• [Aim of the task] What is needed is an exact copy of the entries below, with every picture left out.

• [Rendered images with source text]
--------------------------------

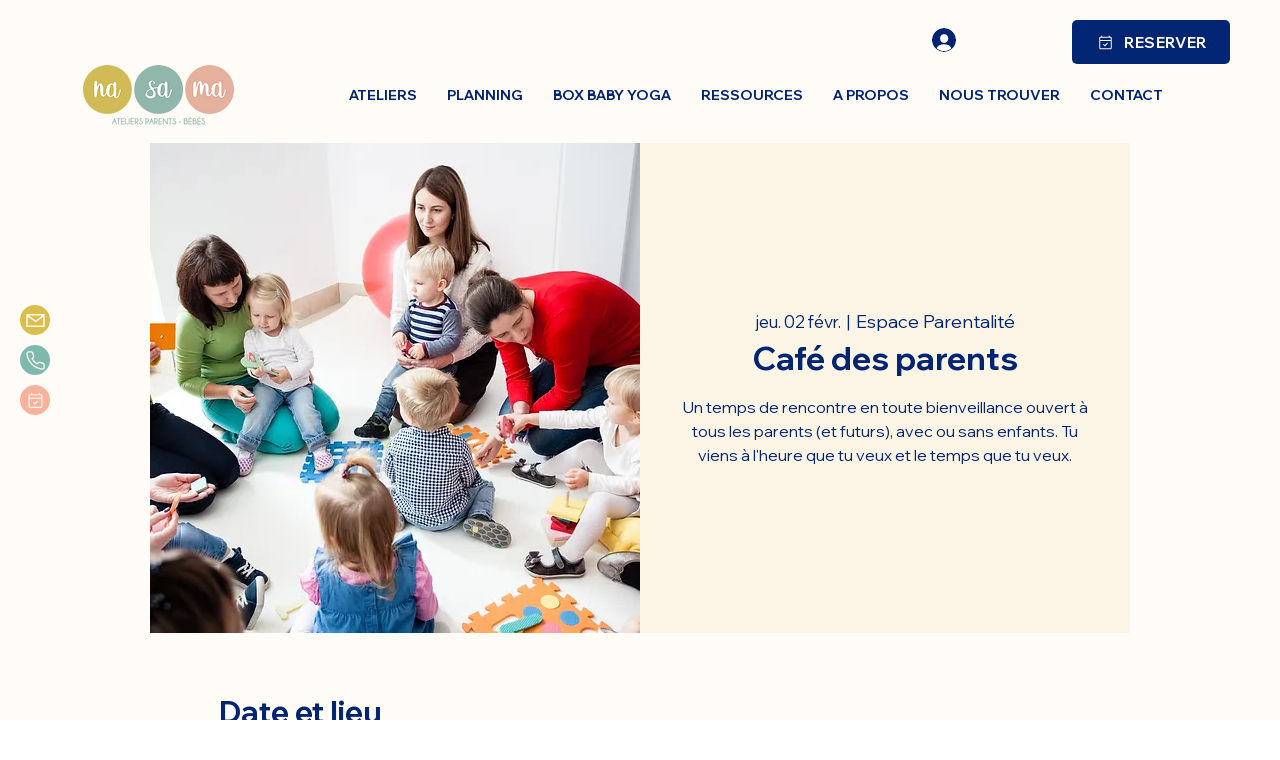

--- FILE ---
content_type: application/javascript
request_url: https://static.parastorage.com/services/form-app/1.2292.0/client-viewer/form-app-tags.chunk.min.js
body_size: 548
content:
"use strict";(("undefined"!=typeof self?self:this).webpackJsonp__wix_form_app=("undefined"!=typeof self?self:this).webpackJsonp__wix_form_app||[]).push([[1357],{97747:(e,r,a)=>{a.r(r),a.d(r,{default:()=>$});var t=a(20011),l=a(27762),n=a.n(l),d=a(42301),o=a(39076),s=a(63960),i=a(97074),u=a(63e3),c=a(92302),h=a(31234),m=a(10343),p=a(55182),b=(a(95191),"s_wEX56"),E="sL5d0Ld",f="sx6otPC",I="sQ5vgKB snZ_6f6",g="sazpSW4";var C=a(95685),O=a.n(C),L=a(37501),v=a(12447),y=a(8635);const B="Other";var _=a(18800),F=a(96080);const k=e=>{let{addOtherPlaceholder:r,otherInputCharacterLimit:a,disabled:t,onFocus:d,onBlur:o,addOther:s,addOtherLabel:i,value:u,options:C,numberOfColumns:k,onChange:q,ariaDescribedBy:$,inputId:x,labelId:M,required:P,hasError:D,label:w,id:H}=e;const R=(0,_.F0)().includes(_.dA.INPUT_FIELDS_HOVER),S=k===c.E.FREE_FLOW,T=(0,l.useMemo)(()=>u||[],[u]),W=(0,l.useMemo)(()=>C.map(e=>({title:e.label,value:e.value??e.label})),[C]),Z=(0,l.useCallback)(e=>{const r=T.includes(e)?T.filter(r=>r!==e):[...T,e];null==q||q(r)},[T,q]),N=(0,l.useMemo)(()=>C.map(e=>e.label),[C]),z=(0,l.useMemo)(()=>!!s&&T.some(e=>e===i||e.startsWith(`${i}:`)),[T,s,i]),[K,X]=(0,l.useState)(z),[j,A]=(0,l.useState)(z?((e,r)=>{const a=r?r.length+2:0;return(e.find(e=>e.startsWith(`${r}: `))||"").slice(a)})(T,i):""),{t:G}=(0,F.$G)(),J=i||(null==G?void 0:G("add-other.default-other-option-label"))||B,Q=(0,l.useCallback)(e=>{const r=T.filter(e=>N.includes(e)),a=e?[...r,e]:r;q(a)},[q,N,T]);return n().createElement(v.p,{id:x,ariaLabelledBy:M,required:P,onFocus:d,onBlur:o,ariaDescribedBy:$},C.length>0&&n().createElement(L.e,{numberOfColumns:k,tabIndex:-1},W.map((e,r)=>{let{title:a,value:l}=e;const d=T.includes(l);return n().createElement(y.c,{id:l,name:l,size:h.Z2.small,disabled:t,type:h.jR.CHECKBOX,key:`tags-${l}`,"data-hook":`tags-${l}`,checked:d,onChange:e=>{Z(e.id)},className:O()({[f]:S}),forcedHover:R,content:a,hasError:D,inputId:0===r?H:void 0})}),s&&n().createElement(y.c,{id:`tags-${B}`,name:w,size:h.Z2.small,disabled:t,type:h.jR.CHECKBOX,checked:K,onChange:()=>{const e=!K;X(e),A(""),Q(e?`${J}`:"")},content:i||"Other",className:O()({[f]:S}),forcedHover:R,hasError:D})),K&&n().createElement(m.n,{className:O()(I,E,{[b]:R,[g]:Boolean(j)}),value:j,placeholder:r,maxLength:a,onChange:e=>{const r=e.target.value,a=r?`${i}: ${r}`:J;A(r),Q(a)},disabled:t,error:D,inputMode:"text","data-hook":"tags-other-input",theme:p.u.Box,"aria-label":J}))},q=e=>{let{id:r,target:a,label:t,hideLabel:l=!1,required:d=!1,description:h,error:m,addOther:p,addOtherLabel:b,addOtherPlaceholder:E,value:f=null,hasError:I=!1,errorMessage:g,options:C,numberOfColumns:O=c.E.FREE_FLOW,otherInputCharacterLimit:L,disabled:v=!1,onChange:y,onFocus:B,onBlur:_,additionalInfo:F,FieldLayout:q,requiredIndicatorType:$,requiredIndicatorPlacement:x}=e;const{labelId:M,inputId:P,errorId:D,descriptionId:w,ariaDescribedBy:H}=(0,o.rm)(r,m,h);return n().createElement(q,{fieldId:r,renderLabel:()=>n().createElement(i.a,{labelId:M,htmlFor:P,required:d,label:t,hideLabel:l,requiredIndicatorType:$,requiredIndicatorPlacement:x}),renderInput:()=>n().createElement(k,{addOtherPlaceholder:E,otherInputCharacterLimit:L,disabled:v,onFocus:B,onBlur:_,addOther:p,addOtherLabel:b,value:f,options:C,onChange:y,numberOfColumns:O,ariaDescribedBy:H,inputId:P,labelId:M,required:d,hasError:I,label:t,id:r}),renderDescription:()=>n().createElement(n().Fragment,null,n().createElement(u.n,{target:a,hasError:I,errorMessage:g,id:D}),n().createElement(s.a,{description:h,id:w}),F)})},$=e=>{const r=d.Z9.TAGS;return n().createElement(q,(0,t.Z)({},e,{fieldType:r}))}}}]);
//# sourceMappingURL=form-app-tags.chunk.min.js.map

--------------------------------

• [Task answer]
--- FILE ---
content_type: application/javascript
request_url: https://static.parastorage.com/services/form-app/1.2292.0/client-viewer/form-app-tags.chunk.min.js
body_size: 548
content:
"use strict";(("undefined"!=typeof self?self:this).webpackJsonp__wix_form_app=("undefined"!=typeof self?self:this).webpackJsonp__wix_form_app||[]).push([[1357],{97747:(e,r,a)=>{a.r(r),a.d(r,{default:()=>$});var t=a(20011),l=a(27762),n=a.n(l),d=a(42301),o=a(39076),s=a(63960),i=a(97074),u=a(63e3),c=a(92302),h=a(31234),m=a(10343),p=a(55182),b=(a(95191),"s_wEX56"),E="sL5d0Ld",f="sx6otPC",I="sQ5vgKB snZ_6f6",g="sazpSW4";var C=a(95685),O=a.n(C),L=a(37501),v=a(12447),y=a(8635);const B="Other";var _=a(18800),F=a(96080);const k=e=>{let{addOtherPlaceholder:r,otherInputCharacterLimit:a,disabled:t,onFocus:d,onBlur:o,addOther:s,addOtherLabel:i,value:u,options:C,numberOfColumns:k,onChange:q,ariaDescribedBy:$,inputId:x,labelId:M,required:P,hasError:D,label:w,id:H}=e;const R=(0,_.F0)().includes(_.dA.INPUT_FIELDS_HOVER),S=k===c.E.FREE_FLOW,T=(0,l.useMemo)(()=>u||[],[u]),W=(0,l.useMemo)(()=>C.map(e=>({title:e.label,value:e.value??e.label})),[C]),Z=(0,l.useCallback)(e=>{const r=T.includes(e)?T.filter(r=>r!==e):[...T,e];null==q||q(r)},[T,q]),N=(0,l.useMemo)(()=>C.map(e=>e.label),[C]),z=(0,l.useMemo)(()=>!!s&&T.some(e=>e===i||e.startsWith(`${i}:`)),[T,s,i]),[K,X]=(0,l.useState)(z),[j,A]=(0,l.useState)(z?((e,r)=>{const a=r?r.length+2:0;return(e.find(e=>e.startsWith(`${r}: `))||"").slice(a)})(T,i):""),{t:G}=(0,F.$G)(),J=i||(null==G?void 0:G("add-other.default-other-option-label"))||B,Q=(0,l.useCallback)(e=>{const r=T.filter(e=>N.includes(e)),a=e?[...r,e]:r;q(a)},[q,N,T]);return n().createElement(v.p,{id:x,ariaLabelledBy:M,required:P,onFocus:d,onBlur:o,ariaDescribedBy:$},C.length>0&&n().createElement(L.e,{numberOfColumns:k,tabIndex:-1},W.map((e,r)=>{let{title:a,value:l}=e;const d=T.includes(l);return n().createElement(y.c,{id:l,name:l,size:h.Z2.small,disabled:t,type:h.jR.CHECKBOX,key:`tags-${l}`,"data-hook":`tags-${l}`,checked:d,onChange:e=>{Z(e.id)},className:O()({[f]:S}),forcedHover:R,content:a,hasError:D,inputId:0===r?H:void 0})}),s&&n().createElement(y.c,{id:`tags-${B}`,name:w,size:h.Z2.small,disabled:t,type:h.jR.CHECKBOX,checked:K,onChange:()=>{const e=!K;X(e),A(""),Q(e?`${J}`:"")},content:i||"Other",className:O()({[f]:S}),forcedHover:R,hasError:D})),K&&n().createElement(m.n,{className:O()(I,E,{[b]:R,[g]:Boolean(j)}),value:j,placeholder:r,maxLength:a,onChange:e=>{const r=e.target.value,a=r?`${i}: ${r}`:J;A(r),Q(a)},disabled:t,error:D,inputMode:"text","data-hook":"tags-other-input",theme:p.u.Box,"aria-label":J}))},q=e=>{let{id:r,target:a,label:t,hideLabel:l=!1,required:d=!1,description:h,error:m,addOther:p,addOtherLabel:b,addOtherPlaceholder:E,value:f=null,hasError:I=!1,errorMessage:g,options:C,numberOfColumns:O=c.E.FREE_FLOW,otherInputCharacterLimit:L,disabled:v=!1,onChange:y,onFocus:B,onBlur:_,additionalInfo:F,FieldLayout:q,requiredIndicatorType:$,requiredIndicatorPlacement:x}=e;const{labelId:M,inputId:P,errorId:D,descriptionId:w,ariaDescribedBy:H}=(0,o.rm)(r,m,h);return n().createElement(q,{fieldId:r,renderLabel:()=>n().createElement(i.a,{labelId:M,htmlFor:P,required:d,label:t,hideLabel:l,requiredIndicatorType:$,requiredIndicatorPlacement:x}),renderInput:()=>n().createElement(k,{addOtherPlaceholder:E,otherInputCharacterLimit:L,disabled:v,onFocus:B,onBlur:_,addOther:p,addOtherLabel:b,value:f,options:C,onChange:y,numberOfColumns:O,ariaDescribedBy:H,inputId:P,labelId:M,required:d,hasError:I,label:t,id:r}),renderDescription:()=>n().createElement(n().Fragment,null,n().createElement(u.n,{target:a,hasError:I,errorMessage:g,id:D}),n().createElement(s.a,{description:h,id:w}),F)})},$=e=>{const r=d.Z9.TAGS;return n().createElement(q,(0,t.Z)({},e,{fieldType:r}))}}}]);
//# sourceMappingURL=form-app-tags.chunk.min.js.map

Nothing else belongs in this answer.